Atip menjelaskan, kondisi emosional anak dipengaruhi banyak faktor yang saling berkaitan, sehingga membutuhkan perhatian berkelanjutan dari keluarga, sekolah, masyarakat, hingga negara.
Dia menambahkan, korban tercatat sebagai penerima manfaat Program Indonesia Pintar (PIP) dan dana tersebut telah disalurkan sesuai mekanisme yang berlaku.
"Sebagai bagian dari kebijakan afirmasi pendidikan, mendiang murid tercatat sebagai penerima manfaat Program Indonesia Pintar (PIP), yang dananya telah disalurkan sesuai mekanisme yang berlaku," ujarnya.
Meski demikian, Kemendikdasmen menegaskan bahwa perlindungan anak tidak cukup hanya dengan dukungan finansial. Pendampingan psikososial dan lingkungan tumbuh kembang yang suportif dinilai sangat penting.
"Saat ini, Kemendikdasmen melalui Balai Penjaminan Mutu Pendidikan (BPMP) NTT telah berkoordinasi dengan pemerintah daerah bersama perangkat daerah terkait untuk melakukan pendampingan kepada keluarga termasuk menyiapkan dukungan keberlanjutan pendidikan bagi anggota keluarga lainnya," tuturnya.

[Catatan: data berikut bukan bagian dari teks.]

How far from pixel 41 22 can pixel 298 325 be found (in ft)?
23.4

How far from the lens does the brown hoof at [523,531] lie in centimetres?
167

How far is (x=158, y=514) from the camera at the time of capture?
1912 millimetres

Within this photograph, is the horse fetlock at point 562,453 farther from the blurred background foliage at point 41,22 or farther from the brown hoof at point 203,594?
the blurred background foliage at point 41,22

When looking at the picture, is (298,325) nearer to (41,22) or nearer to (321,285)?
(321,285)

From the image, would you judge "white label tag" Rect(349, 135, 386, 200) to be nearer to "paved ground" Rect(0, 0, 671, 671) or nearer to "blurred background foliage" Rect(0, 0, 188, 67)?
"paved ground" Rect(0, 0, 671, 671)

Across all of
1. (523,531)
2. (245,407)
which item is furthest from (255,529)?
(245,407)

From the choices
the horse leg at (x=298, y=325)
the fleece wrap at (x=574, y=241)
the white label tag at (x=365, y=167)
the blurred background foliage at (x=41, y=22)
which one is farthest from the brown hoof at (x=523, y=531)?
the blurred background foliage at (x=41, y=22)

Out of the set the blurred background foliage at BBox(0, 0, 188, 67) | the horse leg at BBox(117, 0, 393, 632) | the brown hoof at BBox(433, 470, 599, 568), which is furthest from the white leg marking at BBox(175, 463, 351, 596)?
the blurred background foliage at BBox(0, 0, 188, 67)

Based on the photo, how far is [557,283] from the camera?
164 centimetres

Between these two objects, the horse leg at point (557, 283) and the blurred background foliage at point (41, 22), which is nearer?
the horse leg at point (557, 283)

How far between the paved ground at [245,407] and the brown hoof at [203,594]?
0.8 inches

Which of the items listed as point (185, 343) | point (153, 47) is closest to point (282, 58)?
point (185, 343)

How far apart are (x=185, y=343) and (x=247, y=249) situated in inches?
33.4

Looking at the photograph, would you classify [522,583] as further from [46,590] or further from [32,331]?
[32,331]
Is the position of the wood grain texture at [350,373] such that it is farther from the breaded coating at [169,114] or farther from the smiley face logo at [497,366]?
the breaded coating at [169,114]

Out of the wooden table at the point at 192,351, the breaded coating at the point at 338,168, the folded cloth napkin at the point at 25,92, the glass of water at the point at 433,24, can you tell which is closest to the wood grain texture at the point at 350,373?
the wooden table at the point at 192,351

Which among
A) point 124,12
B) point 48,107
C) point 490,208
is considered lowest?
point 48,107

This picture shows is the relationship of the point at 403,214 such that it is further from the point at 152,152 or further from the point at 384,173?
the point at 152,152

"Selain itu, koordinasi lintas sektor juga dilakukan untuk memastikan keluarga mendapatkan akses layanan sosial dan pendidikan yang dibutuhkan," katanya lagi.
Peristiwa siswa SD di Ngada meninggal gantung diri ini menjadi pengingat bagi semua pihak tentang dampak kemiskinan, keterbatasan pendampingan emosional, serta pentingnya kehadiran negara dalam melindungi anak-anak dari keluarga rentan.